Records from a dataset:
((
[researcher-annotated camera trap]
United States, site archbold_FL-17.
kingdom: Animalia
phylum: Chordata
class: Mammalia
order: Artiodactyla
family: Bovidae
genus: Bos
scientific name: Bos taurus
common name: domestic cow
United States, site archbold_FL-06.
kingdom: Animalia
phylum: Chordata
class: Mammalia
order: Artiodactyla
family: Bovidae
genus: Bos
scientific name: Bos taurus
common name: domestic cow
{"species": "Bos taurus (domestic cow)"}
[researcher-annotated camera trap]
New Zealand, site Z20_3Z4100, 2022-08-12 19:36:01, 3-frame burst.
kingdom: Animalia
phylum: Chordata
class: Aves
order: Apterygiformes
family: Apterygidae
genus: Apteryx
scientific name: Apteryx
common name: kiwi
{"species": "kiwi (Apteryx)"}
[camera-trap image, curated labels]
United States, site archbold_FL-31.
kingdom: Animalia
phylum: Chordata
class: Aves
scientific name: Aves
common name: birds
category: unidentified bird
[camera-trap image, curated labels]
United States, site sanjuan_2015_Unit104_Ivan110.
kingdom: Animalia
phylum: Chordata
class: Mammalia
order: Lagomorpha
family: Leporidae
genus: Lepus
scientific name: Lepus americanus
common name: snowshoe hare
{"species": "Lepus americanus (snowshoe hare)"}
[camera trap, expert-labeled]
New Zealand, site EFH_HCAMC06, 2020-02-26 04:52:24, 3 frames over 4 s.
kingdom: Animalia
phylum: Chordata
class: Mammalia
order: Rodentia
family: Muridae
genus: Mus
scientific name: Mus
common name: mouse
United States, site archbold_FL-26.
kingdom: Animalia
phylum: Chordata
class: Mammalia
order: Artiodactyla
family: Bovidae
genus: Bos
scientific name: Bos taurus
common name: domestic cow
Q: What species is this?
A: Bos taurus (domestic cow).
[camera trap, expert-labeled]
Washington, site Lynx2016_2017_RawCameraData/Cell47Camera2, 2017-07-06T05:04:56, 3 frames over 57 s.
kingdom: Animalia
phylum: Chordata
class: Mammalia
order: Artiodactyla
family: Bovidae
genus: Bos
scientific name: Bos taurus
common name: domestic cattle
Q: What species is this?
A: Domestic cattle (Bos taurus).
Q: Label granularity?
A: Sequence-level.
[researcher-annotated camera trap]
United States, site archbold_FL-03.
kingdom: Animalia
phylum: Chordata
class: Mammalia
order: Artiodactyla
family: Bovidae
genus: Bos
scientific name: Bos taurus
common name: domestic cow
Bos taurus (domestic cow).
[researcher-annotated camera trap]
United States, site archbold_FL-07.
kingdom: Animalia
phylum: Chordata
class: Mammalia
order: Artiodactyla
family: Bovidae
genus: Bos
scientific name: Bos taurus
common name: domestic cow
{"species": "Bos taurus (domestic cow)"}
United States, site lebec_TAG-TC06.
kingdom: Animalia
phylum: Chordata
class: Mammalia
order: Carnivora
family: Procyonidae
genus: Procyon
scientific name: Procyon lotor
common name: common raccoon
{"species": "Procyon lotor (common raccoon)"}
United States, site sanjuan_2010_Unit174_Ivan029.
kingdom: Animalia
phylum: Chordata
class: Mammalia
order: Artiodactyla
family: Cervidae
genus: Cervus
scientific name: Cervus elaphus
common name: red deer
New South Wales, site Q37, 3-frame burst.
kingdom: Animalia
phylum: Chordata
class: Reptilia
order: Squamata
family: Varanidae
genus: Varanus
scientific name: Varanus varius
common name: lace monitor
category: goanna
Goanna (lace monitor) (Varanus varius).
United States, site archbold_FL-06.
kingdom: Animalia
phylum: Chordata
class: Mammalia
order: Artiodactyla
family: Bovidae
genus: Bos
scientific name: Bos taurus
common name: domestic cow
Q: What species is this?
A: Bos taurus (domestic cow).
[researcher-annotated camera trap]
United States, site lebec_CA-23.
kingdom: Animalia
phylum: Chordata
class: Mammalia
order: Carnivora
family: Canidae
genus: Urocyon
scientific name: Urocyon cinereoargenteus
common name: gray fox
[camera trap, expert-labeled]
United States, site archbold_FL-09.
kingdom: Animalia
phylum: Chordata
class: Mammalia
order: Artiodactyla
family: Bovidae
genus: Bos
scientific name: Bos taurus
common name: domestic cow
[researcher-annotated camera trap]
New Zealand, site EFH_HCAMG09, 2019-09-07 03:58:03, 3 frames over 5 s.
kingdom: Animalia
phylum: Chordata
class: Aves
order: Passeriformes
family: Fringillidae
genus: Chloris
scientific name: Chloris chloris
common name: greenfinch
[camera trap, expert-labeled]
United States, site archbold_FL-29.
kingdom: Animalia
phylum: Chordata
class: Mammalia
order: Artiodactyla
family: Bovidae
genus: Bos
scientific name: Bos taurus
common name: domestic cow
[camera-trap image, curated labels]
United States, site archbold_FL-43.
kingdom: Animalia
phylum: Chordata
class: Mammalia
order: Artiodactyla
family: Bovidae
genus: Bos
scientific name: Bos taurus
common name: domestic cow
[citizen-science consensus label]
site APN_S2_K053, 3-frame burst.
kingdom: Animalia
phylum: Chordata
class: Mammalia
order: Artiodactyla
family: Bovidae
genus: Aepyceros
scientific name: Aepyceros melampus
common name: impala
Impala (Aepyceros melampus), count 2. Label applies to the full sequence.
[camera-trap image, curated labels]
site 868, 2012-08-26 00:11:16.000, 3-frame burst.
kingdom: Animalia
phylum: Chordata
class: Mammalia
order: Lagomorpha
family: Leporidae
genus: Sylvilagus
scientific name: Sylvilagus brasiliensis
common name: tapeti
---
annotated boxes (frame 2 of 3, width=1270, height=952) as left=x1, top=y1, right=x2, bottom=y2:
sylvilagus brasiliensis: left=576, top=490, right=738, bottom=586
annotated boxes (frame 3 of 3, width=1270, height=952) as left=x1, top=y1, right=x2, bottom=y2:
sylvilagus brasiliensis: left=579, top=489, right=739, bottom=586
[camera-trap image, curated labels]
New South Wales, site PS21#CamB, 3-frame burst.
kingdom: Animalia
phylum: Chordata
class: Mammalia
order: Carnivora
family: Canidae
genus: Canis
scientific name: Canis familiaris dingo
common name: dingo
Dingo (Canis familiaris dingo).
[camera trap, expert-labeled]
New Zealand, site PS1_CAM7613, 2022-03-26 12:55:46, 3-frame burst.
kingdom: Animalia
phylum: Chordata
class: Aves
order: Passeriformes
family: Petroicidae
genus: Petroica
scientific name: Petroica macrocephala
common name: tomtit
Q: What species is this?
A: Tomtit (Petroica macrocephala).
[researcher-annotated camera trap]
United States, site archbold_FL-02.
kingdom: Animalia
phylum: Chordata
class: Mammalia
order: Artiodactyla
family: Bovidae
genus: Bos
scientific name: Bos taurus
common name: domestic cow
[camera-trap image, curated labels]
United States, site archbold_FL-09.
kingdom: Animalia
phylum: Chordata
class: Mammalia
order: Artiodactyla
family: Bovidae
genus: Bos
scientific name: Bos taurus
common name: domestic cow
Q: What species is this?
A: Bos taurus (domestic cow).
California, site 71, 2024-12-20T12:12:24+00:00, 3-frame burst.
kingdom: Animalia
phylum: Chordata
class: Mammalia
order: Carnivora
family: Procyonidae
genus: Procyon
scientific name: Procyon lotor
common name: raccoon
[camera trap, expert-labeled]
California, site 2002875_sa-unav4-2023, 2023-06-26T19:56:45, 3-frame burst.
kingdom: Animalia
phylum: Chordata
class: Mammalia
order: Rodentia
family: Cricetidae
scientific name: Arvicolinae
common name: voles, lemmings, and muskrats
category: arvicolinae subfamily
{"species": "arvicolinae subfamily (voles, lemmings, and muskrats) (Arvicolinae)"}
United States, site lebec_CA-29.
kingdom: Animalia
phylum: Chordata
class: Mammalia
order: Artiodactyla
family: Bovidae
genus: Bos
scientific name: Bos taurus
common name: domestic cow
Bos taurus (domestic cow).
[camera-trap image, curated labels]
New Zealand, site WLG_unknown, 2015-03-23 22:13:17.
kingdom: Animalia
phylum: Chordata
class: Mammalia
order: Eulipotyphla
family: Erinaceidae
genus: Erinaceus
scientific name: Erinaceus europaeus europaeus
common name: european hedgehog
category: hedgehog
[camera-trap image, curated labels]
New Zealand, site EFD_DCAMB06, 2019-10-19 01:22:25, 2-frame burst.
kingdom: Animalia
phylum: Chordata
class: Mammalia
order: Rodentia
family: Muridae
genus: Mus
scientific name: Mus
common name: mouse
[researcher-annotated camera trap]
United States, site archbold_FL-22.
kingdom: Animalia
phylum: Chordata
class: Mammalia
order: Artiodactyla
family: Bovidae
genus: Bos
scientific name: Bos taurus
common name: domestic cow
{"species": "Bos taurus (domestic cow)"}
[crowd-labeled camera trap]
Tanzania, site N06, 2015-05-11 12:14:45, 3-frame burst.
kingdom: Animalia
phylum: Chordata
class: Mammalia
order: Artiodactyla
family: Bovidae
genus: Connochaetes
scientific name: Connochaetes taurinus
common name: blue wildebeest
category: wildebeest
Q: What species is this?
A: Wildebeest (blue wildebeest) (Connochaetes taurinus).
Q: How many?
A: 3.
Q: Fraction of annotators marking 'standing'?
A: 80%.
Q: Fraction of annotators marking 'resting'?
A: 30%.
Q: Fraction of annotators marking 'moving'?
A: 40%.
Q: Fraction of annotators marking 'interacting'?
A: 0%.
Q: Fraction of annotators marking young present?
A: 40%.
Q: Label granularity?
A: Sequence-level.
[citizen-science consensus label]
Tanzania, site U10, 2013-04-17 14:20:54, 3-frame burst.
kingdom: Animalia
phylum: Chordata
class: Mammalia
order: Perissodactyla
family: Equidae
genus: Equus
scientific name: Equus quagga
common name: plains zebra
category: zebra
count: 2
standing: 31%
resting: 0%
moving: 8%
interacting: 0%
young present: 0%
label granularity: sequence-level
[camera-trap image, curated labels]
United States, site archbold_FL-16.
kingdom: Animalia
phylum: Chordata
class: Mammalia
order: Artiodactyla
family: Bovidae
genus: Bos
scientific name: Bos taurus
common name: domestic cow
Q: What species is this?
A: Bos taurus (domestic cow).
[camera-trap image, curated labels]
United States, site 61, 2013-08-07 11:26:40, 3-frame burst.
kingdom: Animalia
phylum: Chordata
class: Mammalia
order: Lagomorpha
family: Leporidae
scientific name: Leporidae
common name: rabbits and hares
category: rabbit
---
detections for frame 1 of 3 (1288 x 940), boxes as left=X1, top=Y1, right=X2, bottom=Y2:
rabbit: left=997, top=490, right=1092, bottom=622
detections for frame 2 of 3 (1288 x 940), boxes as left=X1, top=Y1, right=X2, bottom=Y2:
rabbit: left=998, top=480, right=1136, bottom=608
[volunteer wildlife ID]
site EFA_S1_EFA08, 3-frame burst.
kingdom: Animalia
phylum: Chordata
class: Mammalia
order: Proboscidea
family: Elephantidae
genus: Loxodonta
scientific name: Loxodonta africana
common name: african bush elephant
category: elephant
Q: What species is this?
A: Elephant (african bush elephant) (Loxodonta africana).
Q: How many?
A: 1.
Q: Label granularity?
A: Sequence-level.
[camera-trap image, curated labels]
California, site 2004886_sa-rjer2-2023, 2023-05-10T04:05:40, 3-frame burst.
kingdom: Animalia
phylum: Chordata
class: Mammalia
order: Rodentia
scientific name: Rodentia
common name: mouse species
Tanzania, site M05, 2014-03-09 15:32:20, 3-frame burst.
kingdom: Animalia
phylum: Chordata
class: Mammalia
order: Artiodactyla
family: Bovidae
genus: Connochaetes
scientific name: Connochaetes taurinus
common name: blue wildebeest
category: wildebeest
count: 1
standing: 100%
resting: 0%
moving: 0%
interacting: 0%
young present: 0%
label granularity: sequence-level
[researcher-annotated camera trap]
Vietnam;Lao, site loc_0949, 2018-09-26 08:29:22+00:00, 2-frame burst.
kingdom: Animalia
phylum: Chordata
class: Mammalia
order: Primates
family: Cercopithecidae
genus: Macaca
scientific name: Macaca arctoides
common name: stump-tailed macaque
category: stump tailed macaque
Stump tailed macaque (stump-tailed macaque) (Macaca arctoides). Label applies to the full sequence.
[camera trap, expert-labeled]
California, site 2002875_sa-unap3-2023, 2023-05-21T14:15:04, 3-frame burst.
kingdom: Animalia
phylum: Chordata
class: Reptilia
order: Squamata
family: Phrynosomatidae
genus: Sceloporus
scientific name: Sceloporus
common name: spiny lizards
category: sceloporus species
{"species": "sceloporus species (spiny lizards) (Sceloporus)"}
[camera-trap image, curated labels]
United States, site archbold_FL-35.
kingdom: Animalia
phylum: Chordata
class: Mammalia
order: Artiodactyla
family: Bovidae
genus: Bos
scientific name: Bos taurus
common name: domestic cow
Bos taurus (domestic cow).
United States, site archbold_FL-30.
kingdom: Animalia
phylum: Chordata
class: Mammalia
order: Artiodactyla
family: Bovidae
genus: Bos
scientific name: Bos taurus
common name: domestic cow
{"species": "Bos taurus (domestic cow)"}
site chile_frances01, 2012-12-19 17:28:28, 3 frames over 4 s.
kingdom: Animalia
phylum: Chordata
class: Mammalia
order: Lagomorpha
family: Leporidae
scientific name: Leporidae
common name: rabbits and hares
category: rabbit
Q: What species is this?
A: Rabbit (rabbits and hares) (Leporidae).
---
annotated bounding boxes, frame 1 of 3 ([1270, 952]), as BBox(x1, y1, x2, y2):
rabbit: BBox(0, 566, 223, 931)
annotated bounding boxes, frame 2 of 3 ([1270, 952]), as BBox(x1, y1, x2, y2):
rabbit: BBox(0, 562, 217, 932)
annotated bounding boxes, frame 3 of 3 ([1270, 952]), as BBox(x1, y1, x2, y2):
))
→ Your objective
This task calls for an exact reproduction of the lines that start at the one containing "site chile_frances01, 2012-12-19" and continue to the end of the entries above.

→ Reply
site chile_frances01, 2012-12-19 17:28:28, 3 frames over 4 s.
kingdom: Animalia
phylum: Chordata
class: Mammalia
order: Lagomorpha
family: Leporidae
scientific name: Leporidae
common name: rabbits and hares
category: rabbit
Q: What species is this?
A: Rabbit (rabbits and hares) (Leporidae).
---
annotated bounding boxes, frame 1 of 3 ([1270, 952]), as BBox(x1, y1, x2, y2):
rabbit: BBox(0, 566, 223, 931)
annotated bounding boxes, frame 2 of 3 ([1270, 952]), as BBox(x1, y1, x2, y2):
rabbit: BBox(0, 562, 217, 932)
annotated bounding boxes, frame 3 of 3 ([1270, 952]), as BBox(x1, y1, x2, y2):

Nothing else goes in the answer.